Espírito Santo: Após Reconhecimento de Terras, Índios Reclamam Não cumprimento de Promessas (Século Diário)
04.04.2011

Após reconhecimento de terras, índios reclamam não cumprimento de promessas

Flavia Bernardes

http://www.seculodiario.com.br/exibir_not.asp?id=10142

O decreto homologando as terras indígenas Tupinikim e de Comboios, em Aracruz, norte do Estado, totalizando pouco mais de 18.154 hectares, foi um dos mais importantes do governo Lula na área indígena. Porém, desde a demarcação das terras em 2007, a situação pouco mudou.

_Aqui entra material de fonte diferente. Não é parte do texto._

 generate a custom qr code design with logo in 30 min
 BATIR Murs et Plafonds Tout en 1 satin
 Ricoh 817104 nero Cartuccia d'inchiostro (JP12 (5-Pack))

Segundo os indígenas, o registro das terras, entre outras providências prometidas na ocasião, ainda não saiu do papel.

Segundo os indígenas, falta vontade do poder público e também verba para subsidiar as ações. "Enquanto a Funai diz que temos que nos organizar, eles não se organizam", desabafam as lideranças indígenas Tupinikim e Guarani em uma carta enviada à Fundação Nacional do Índio (Funai).

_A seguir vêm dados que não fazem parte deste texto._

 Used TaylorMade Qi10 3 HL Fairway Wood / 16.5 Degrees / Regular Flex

Os índios reclamam que os técnicos da Funai não possui condições de ir à capital, onde estão situadas as secretarias públicas e portanto, não conseguem cumprir o acordado entre as partes.

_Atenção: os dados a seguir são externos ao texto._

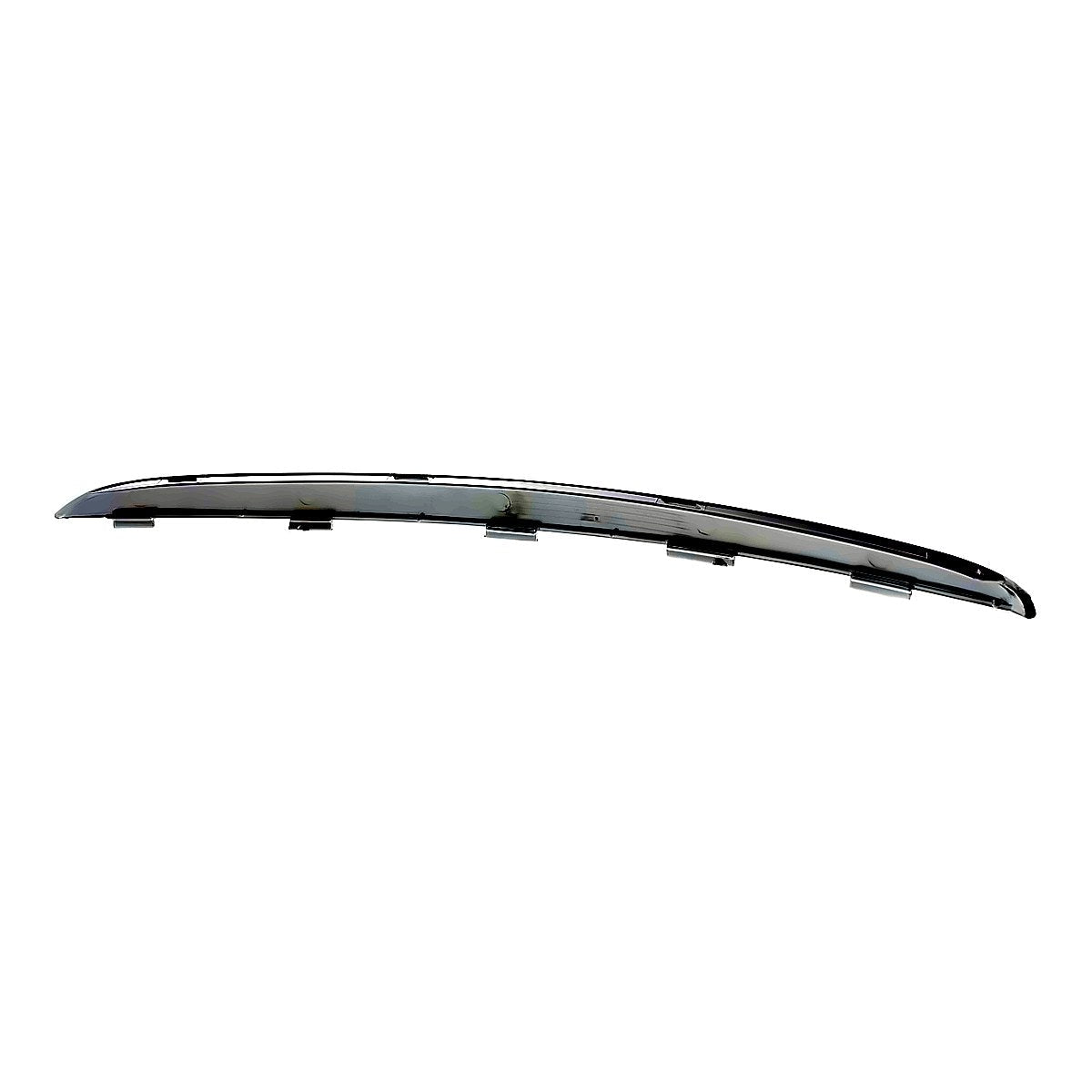 2005-2010 Volkswagen Jetta Grille Lower Moulding Chrome Passenger Side (Fog Light Cover Mldg) – Back View (VW1213100)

Além do registro de terras que ainda não foi entregue aos índios, eles afirmam que também não foi feita a apresentação do estudo etnoambiental com a presença de técnicos da CGGAM; não foi feita a desintrução de posseiros; não foi assinado o termo de cooperação entre Funai e Estado e nem criado o comitê regional, cujo objetivo era dar voz aos índios nas decisões do órgão.

Na carta, os índios cobram uma audiência pública em 15 dias para discutir as demandas. Segundo eles, as comunidades precisam de ocupação e renda e continuam a sofrer com o descaso das autoridades.

Os índios alertam que estão cientes de que o governo cortou os gastos com a FUNAI. Entretanto, afirmam que medidas que precisam necessariamente de vontade política para serem efetivadas não o são.

A informação é que, caso uma audiência não seja marcada em 15 dias, os índios voltarão a se manifestar como seus ancestrais para terem seus direitos respeitados.

Após as portarias demarcatórias de 2007, quando os índios assinaram Termo de Ajustamento de Conduta (TAC) com a ex-Aracruz para terem de volta as suas terras, o objetivo dos índios era colocar em prática sua cultura de manejo e produção de alimentos, buscando projetos autosustentáveis na região, mas segundo os índios ainda não foi garantido meios para a autogestão das comunidades.